= 1976 Davis Cup Americas Zone =

International tennis competition

The Americas Zone was one of the three regional zones of the 1976 Davis Cup.

This year's tournament saw all teams in the Americas Zone competing in one single bracket, with the previous North & Central America and South America sub-zones, and subsequently the Americas Inter-Zonal final, being eliminated. This brought the Americas Zone in line with the outline of the other zones, with the previous year's Americas sub-zone champions progressing to the new Americas main draw semifinals.

14 teams entered the Americas Zone in total, with 12 teams competing in the preliminary rounds to advance to the main draw and join the previous year's finalists South Africa and Chile. The winner of the main draw went on to compete in the Inter-Zonal Zone against the winners of the Eastern Zone and Europe Zone.

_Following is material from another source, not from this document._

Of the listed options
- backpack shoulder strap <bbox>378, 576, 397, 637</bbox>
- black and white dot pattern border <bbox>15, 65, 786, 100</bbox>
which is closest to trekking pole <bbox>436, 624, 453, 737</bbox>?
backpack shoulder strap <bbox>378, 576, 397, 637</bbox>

Chile defeated South Africa in the final and progressed to the Inter-Zonal Zone.

==Preliminary rounds==

===First round===
Mexico vs. Caribbean/West Indies

Canada vs. Colombia

Peru vs. Uruguay

===Qualifying round===
United States vs. Venezuela

Mexico vs. Canada

Brazil vs. Peru

Ecuador vs. Argentina

==Main draw==

===Quarterfinals===
Mexico vs. United States

Argentina vs. Brazil

===Semifinals===
South Africa vs. Mexico

For the second year in succession, due to their opposition to the apartheid policies of the South African government, Mexico withdrew from their tie against South Africa. As a result Mexico defaulted the tie and South Africa were declared the winners by default.